==== Data records ====

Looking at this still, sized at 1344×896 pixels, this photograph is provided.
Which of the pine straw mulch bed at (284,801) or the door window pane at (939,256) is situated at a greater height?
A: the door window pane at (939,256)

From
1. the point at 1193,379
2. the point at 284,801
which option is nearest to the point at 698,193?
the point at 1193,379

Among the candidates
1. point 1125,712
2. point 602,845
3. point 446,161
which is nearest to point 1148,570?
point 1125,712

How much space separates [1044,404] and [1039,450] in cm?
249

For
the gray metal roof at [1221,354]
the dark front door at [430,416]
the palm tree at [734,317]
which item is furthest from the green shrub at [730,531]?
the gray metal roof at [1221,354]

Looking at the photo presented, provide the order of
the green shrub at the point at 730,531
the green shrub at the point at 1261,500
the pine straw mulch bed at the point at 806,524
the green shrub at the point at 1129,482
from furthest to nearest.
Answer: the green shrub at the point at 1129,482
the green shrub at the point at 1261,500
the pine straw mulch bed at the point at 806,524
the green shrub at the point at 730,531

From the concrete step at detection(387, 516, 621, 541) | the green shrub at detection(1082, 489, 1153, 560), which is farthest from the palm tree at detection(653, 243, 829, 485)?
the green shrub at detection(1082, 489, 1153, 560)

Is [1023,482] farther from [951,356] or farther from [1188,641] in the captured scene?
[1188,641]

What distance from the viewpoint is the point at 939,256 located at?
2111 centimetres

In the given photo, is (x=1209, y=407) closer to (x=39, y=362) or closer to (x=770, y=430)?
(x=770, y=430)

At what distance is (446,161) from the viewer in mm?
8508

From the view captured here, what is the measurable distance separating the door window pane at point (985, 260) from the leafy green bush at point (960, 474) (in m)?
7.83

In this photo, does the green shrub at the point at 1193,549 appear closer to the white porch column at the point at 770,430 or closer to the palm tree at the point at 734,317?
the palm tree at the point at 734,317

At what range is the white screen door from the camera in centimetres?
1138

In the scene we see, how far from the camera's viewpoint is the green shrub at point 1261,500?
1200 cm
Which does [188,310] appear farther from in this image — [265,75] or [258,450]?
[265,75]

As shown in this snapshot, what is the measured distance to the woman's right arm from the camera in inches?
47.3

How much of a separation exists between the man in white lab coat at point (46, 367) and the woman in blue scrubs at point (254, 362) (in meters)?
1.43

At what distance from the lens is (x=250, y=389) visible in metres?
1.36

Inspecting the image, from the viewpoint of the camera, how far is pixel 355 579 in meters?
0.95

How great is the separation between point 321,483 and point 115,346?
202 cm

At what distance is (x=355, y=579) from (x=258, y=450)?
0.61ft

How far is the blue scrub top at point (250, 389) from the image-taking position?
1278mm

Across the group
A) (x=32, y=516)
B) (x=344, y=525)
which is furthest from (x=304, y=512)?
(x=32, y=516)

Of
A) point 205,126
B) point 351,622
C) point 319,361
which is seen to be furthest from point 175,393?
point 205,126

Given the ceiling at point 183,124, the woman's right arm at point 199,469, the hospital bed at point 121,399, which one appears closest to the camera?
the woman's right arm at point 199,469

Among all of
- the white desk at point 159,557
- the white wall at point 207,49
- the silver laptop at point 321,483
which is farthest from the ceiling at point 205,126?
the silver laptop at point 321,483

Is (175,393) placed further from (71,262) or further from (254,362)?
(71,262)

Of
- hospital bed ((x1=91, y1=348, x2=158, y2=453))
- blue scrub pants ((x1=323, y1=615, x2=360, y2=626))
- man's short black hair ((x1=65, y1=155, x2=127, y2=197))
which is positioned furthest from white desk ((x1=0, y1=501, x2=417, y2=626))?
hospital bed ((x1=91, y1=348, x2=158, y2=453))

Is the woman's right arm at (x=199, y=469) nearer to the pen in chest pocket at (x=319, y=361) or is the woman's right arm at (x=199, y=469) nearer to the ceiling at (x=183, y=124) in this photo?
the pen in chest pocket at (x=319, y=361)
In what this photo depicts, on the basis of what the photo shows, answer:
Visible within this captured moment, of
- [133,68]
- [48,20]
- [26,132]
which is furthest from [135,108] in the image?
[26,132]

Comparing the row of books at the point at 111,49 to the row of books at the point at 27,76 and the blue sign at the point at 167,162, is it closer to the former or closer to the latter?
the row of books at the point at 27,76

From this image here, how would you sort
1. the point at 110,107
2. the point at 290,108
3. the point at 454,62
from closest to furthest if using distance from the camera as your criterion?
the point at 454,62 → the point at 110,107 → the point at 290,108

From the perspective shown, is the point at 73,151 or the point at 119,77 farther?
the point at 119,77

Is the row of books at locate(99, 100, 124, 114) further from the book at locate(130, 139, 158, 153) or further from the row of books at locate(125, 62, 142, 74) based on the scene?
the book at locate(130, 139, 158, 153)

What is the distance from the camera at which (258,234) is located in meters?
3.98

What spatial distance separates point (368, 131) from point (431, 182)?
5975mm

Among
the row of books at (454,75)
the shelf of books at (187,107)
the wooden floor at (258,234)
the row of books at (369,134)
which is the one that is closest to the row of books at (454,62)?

====
==== Data records ====

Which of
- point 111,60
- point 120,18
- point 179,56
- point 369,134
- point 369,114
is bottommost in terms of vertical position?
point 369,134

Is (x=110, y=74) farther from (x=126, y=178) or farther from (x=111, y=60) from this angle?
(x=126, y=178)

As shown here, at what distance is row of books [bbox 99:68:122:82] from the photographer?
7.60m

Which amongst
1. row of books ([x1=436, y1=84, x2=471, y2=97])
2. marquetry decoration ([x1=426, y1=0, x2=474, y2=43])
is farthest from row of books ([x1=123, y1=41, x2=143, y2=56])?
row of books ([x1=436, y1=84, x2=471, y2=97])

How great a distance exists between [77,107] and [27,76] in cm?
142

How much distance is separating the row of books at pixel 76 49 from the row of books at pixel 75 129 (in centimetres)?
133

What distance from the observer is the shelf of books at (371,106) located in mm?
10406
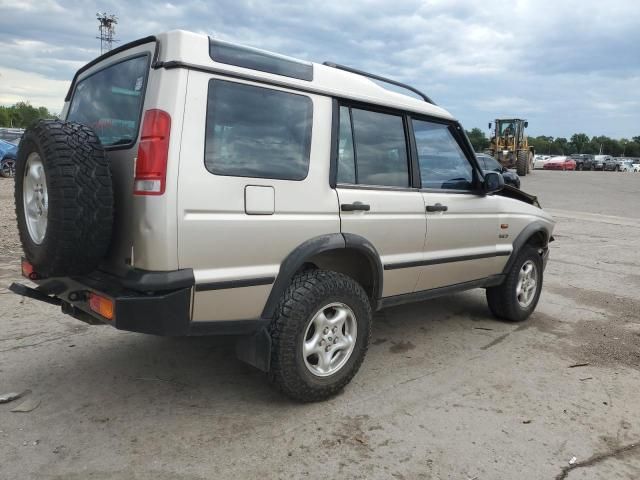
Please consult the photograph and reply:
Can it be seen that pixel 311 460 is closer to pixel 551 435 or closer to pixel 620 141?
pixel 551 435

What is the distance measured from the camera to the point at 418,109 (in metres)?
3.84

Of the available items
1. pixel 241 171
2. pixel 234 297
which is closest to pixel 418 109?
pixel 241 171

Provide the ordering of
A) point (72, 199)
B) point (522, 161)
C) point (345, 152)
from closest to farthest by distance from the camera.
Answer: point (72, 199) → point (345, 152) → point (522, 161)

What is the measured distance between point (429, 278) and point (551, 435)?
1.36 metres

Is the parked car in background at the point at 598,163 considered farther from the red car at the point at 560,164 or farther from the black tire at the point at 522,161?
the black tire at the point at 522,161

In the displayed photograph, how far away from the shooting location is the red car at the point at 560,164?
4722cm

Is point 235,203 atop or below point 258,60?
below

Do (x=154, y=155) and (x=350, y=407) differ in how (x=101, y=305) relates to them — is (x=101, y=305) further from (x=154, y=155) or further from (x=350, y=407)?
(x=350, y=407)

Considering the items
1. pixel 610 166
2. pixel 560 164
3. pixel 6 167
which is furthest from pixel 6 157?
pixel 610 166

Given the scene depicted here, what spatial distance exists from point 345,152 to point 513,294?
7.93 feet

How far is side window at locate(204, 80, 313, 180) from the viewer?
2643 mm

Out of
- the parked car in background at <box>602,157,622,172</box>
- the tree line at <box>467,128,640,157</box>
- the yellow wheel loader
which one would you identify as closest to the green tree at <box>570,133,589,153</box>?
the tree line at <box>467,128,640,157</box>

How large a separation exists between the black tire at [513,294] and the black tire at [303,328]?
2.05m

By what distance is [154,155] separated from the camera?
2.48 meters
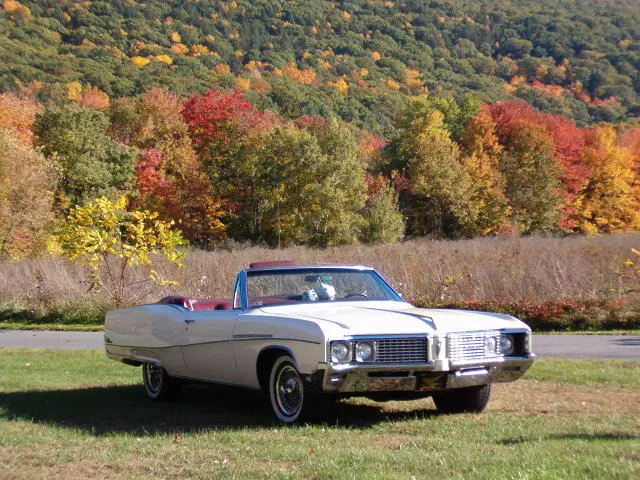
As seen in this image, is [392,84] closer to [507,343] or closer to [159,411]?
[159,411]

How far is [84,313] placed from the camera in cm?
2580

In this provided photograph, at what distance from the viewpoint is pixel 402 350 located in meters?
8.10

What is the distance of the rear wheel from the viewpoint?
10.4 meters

====

*Instructions to follow*: Please write out every line from the one containing "In the displayed" down to the one containing "10.4 meters", both included, word for word. Leave the pictures out.

*The reply*:
In the displayed photograph, how far away from the shooting location is the red car at the point at 560,164?
4722cm

Is point 235,203 atop or below point 258,60?
below

Do (x=154, y=155) and (x=350, y=407) differ in how (x=101, y=305) relates to them — is (x=101, y=305) further from (x=154, y=155) or further from (x=350, y=407)?
(x=350, y=407)

Considering the items
1. pixel 610 166
2. pixel 560 164
3. pixel 6 167
which is furthest from pixel 6 157?
pixel 610 166

Given the scene depicted here, what spatial distance exists from point 345,152 to point 513,294?
7.93 feet

How far is side window at locate(204, 80, 313, 180) from the viewer?
2643 mm

Out of
- the parked car in background at <box>602,157,622,172</box>
- the tree line at <box>467,128,640,157</box>
- the yellow wheel loader
which one would you identify as closest to the green tree at <box>570,133,589,153</box>?
the tree line at <box>467,128,640,157</box>

How large a separation exists between the black tire at [513,294] and the black tire at [303,328]?
2.05m

By what distance is [154,155] separated from the camera?
2.48 meters
As seen in this image, is [392,84] closer to [507,343] or closer to [159,411]?
[159,411]

How far is [84,313] placed from the camera in cm?
2580

In this provided photograph, at what distance from the viewpoint is pixel 402 350 located in meters?
8.10

What is the distance of the rear wheel from the viewpoint?
10.4 meters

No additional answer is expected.